━━ MATERIAL PROVIDED ━━

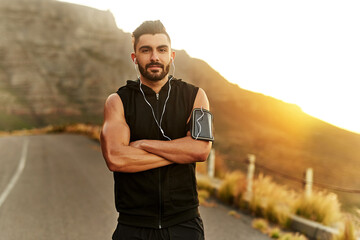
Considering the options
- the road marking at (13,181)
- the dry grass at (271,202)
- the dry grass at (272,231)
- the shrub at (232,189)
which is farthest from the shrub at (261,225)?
the road marking at (13,181)

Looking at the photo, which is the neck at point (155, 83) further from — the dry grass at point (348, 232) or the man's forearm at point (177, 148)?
the dry grass at point (348, 232)

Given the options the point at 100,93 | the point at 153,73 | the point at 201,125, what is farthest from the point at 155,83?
the point at 100,93

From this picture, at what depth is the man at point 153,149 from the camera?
6.94 ft

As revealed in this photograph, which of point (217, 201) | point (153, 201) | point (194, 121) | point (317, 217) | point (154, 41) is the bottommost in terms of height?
point (217, 201)

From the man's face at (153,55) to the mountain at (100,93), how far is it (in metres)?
32.7

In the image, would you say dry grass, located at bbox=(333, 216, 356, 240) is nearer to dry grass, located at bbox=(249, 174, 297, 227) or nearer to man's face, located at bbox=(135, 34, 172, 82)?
dry grass, located at bbox=(249, 174, 297, 227)

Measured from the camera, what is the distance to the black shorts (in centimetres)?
208

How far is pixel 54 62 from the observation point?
109 metres

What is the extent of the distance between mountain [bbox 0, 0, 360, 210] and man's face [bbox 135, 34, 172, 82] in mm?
32689

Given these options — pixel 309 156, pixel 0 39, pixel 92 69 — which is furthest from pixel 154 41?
pixel 0 39

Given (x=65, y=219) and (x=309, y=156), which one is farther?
(x=309, y=156)

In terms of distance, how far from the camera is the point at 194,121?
2209mm

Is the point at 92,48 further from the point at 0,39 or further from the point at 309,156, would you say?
the point at 309,156

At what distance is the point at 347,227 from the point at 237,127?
63.6m
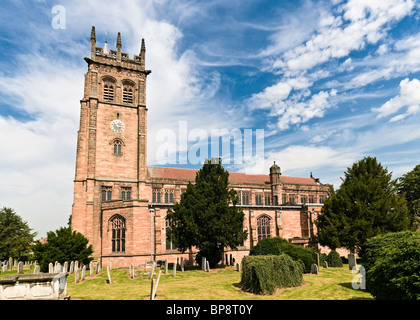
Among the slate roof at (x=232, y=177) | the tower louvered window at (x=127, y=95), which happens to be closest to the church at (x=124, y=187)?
the tower louvered window at (x=127, y=95)

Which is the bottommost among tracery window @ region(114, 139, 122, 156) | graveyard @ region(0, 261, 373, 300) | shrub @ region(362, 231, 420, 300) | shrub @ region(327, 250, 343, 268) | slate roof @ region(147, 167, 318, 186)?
shrub @ region(327, 250, 343, 268)

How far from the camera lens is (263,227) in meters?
40.1

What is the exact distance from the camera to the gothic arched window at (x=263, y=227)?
39812 mm

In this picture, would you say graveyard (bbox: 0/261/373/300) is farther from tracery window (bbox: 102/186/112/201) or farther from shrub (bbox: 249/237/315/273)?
tracery window (bbox: 102/186/112/201)

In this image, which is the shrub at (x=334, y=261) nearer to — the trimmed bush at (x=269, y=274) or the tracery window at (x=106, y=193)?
the trimmed bush at (x=269, y=274)

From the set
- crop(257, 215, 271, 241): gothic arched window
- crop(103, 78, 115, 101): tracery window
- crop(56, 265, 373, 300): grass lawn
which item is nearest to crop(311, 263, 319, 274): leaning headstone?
crop(56, 265, 373, 300): grass lawn

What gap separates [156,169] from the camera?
48125 millimetres

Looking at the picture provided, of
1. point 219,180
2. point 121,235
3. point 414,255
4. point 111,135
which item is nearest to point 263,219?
Result: point 219,180

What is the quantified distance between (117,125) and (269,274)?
2967 centimetres

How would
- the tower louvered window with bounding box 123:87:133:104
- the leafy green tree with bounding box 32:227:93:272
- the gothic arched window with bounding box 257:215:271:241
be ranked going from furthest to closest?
the tower louvered window with bounding box 123:87:133:104 → the gothic arched window with bounding box 257:215:271:241 → the leafy green tree with bounding box 32:227:93:272

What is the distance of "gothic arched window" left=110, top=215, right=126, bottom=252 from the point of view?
3222 centimetres

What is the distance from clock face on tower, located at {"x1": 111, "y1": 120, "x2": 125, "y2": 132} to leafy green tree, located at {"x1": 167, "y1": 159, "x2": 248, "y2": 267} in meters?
16.6

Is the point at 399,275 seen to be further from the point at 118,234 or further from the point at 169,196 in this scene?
the point at 169,196
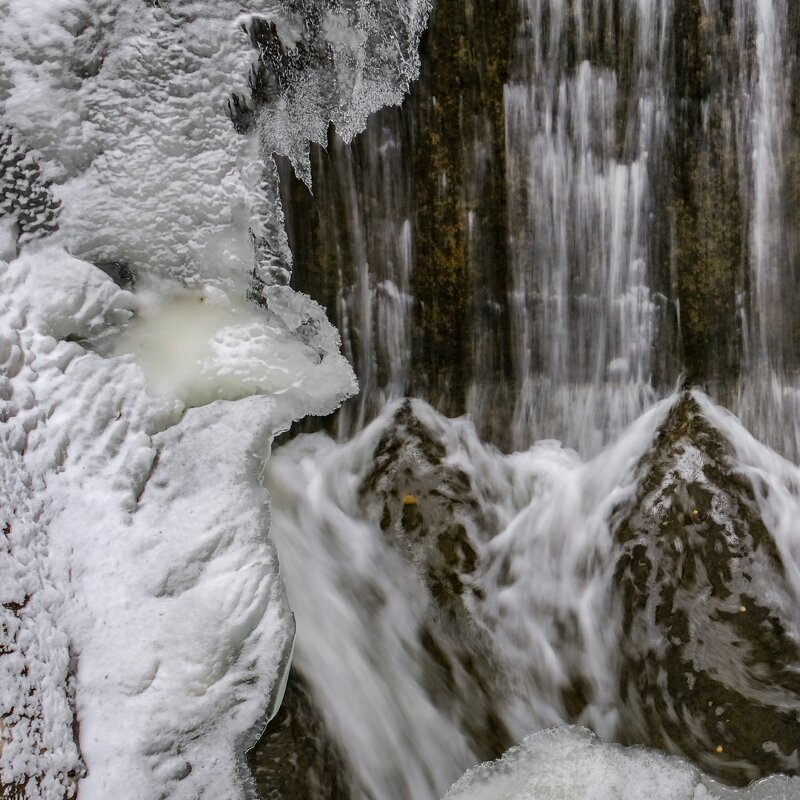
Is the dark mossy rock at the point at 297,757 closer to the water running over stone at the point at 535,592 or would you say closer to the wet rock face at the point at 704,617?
the water running over stone at the point at 535,592

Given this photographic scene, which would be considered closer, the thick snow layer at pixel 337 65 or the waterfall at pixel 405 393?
the waterfall at pixel 405 393

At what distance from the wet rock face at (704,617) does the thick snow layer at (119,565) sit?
1265 millimetres

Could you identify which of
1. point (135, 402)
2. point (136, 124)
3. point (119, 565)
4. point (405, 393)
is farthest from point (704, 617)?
point (136, 124)

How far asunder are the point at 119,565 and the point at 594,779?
1.61 meters

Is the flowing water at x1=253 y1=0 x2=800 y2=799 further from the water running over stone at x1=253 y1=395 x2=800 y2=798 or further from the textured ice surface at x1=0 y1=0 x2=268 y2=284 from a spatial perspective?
the textured ice surface at x1=0 y1=0 x2=268 y2=284

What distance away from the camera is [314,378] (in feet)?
8.28

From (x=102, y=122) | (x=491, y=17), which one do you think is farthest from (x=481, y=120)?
(x=102, y=122)

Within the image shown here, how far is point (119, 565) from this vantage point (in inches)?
78.3

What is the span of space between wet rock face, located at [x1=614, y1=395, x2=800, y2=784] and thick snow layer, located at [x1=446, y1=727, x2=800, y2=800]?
0.05m

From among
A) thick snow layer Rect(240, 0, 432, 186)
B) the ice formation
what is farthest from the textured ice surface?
thick snow layer Rect(240, 0, 432, 186)

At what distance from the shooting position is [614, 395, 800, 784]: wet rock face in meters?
2.29

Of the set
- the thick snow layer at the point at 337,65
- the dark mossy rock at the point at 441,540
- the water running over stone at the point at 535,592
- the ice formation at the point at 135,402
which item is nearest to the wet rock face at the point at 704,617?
the water running over stone at the point at 535,592

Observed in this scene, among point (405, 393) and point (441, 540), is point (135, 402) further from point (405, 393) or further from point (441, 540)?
point (441, 540)

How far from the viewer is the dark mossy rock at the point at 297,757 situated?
2109mm
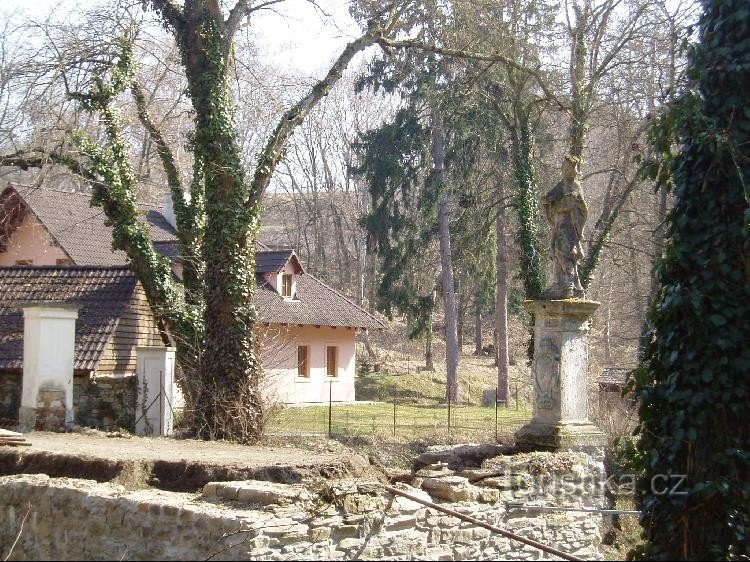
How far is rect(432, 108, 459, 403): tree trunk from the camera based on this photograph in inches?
1109

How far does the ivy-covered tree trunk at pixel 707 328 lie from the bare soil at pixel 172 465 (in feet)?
9.32

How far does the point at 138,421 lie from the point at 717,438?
1131 cm

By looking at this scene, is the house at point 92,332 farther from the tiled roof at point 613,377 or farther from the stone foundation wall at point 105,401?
the tiled roof at point 613,377

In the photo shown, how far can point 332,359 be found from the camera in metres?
30.4

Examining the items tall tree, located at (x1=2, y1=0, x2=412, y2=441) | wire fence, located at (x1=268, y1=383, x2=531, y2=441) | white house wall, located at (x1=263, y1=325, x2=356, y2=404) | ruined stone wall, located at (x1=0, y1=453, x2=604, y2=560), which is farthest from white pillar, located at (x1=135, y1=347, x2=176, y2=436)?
white house wall, located at (x1=263, y1=325, x2=356, y2=404)

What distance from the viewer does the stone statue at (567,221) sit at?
1070cm

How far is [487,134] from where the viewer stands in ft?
76.2

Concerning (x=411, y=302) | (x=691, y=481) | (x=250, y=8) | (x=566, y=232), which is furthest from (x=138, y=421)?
(x=411, y=302)

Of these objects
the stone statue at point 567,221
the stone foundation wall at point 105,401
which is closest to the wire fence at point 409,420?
the stone foundation wall at point 105,401

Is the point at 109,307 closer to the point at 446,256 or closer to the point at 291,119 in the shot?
the point at 291,119

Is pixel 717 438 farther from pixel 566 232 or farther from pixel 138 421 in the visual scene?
pixel 138 421

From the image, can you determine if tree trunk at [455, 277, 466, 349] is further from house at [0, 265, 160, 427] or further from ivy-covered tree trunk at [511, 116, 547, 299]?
house at [0, 265, 160, 427]

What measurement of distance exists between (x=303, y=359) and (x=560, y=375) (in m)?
19.7

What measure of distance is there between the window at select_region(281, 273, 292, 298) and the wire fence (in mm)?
3907
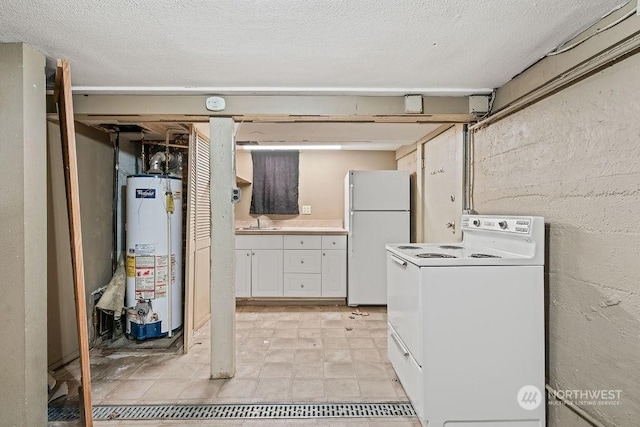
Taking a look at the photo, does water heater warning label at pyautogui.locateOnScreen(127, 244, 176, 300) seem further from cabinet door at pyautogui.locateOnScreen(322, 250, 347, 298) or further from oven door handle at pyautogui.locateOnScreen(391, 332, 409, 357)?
oven door handle at pyautogui.locateOnScreen(391, 332, 409, 357)

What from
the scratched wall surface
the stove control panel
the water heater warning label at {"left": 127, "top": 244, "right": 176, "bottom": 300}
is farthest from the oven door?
the water heater warning label at {"left": 127, "top": 244, "right": 176, "bottom": 300}

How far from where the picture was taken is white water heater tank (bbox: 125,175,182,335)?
2680 mm

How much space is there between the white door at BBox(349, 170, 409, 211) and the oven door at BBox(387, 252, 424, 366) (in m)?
1.48

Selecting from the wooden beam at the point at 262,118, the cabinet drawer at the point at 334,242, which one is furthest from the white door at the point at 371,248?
the wooden beam at the point at 262,118

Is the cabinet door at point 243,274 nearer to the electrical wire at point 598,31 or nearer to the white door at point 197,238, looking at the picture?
the white door at point 197,238

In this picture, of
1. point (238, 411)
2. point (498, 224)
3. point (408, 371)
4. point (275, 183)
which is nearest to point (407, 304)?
point (408, 371)

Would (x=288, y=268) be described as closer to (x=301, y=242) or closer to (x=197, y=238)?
(x=301, y=242)

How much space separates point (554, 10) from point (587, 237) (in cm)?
96

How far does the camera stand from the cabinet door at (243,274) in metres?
3.71

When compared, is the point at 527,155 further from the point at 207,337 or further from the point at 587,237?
the point at 207,337

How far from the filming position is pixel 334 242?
370 cm

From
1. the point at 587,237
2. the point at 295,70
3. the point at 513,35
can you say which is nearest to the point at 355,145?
the point at 295,70

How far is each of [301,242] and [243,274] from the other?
2.55 ft

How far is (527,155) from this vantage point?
1.79m
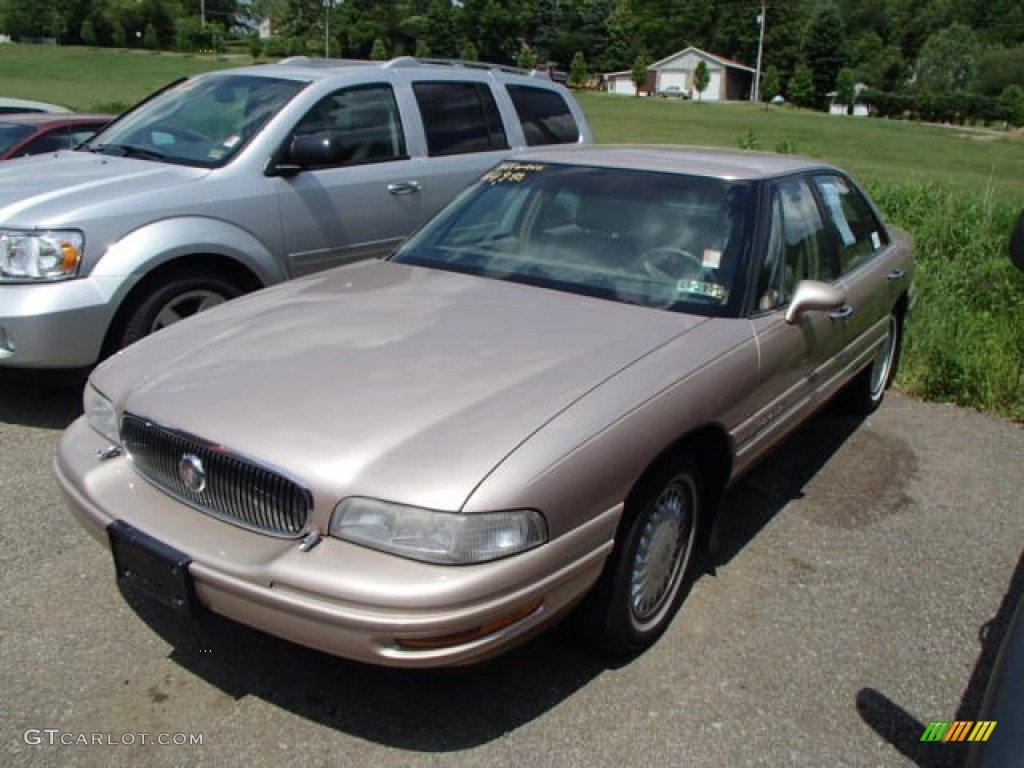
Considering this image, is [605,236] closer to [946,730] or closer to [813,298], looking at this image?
[813,298]

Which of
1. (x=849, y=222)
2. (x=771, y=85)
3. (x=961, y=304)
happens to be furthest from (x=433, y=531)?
(x=771, y=85)

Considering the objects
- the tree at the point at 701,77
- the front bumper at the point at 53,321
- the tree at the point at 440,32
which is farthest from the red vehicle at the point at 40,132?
the tree at the point at 440,32

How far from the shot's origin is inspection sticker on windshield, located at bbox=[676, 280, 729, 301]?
3.51 metres

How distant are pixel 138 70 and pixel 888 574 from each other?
Answer: 62429mm

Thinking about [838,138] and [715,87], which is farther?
[715,87]

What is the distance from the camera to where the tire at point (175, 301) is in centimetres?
483

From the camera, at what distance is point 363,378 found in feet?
9.38

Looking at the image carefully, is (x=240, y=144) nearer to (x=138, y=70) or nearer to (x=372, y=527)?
(x=372, y=527)

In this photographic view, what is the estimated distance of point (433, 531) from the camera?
7.73 ft

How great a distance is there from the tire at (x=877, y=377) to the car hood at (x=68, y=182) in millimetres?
3984

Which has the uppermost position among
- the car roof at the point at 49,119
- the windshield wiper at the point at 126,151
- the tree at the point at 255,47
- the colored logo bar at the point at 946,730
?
the tree at the point at 255,47

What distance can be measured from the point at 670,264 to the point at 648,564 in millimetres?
1255

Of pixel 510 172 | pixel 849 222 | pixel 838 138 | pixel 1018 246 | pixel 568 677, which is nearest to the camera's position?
pixel 1018 246

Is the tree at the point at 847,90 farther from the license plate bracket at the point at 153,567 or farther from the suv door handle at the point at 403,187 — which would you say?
the license plate bracket at the point at 153,567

━━━

▶ INSTRUCTIONS TO FOLLOW: Render as a Markdown table the lines from the line with "Could you identify which of" up to and including the line with "1.61 meters", skipping blank lines. Use two columns, No. and Text, with No. counting the rows and Text holding each line.

▶ SOLUTION FOR THIS TASK:
| No. | Text |
|---|---|
| 1 | Could you identify which of |
| 2 | 1. point (135, 402) |
| 3 | 2. point (136, 124) |
| 4 | 3. point (119, 565) |
| 5 | 4. point (405, 393) |
| 6 | is farthest from point (704, 617)? |
| 7 | point (136, 124) |
| 8 | How far asunder are the point at 119,565 and the point at 594,779? |
| 9 | 1.61 meters |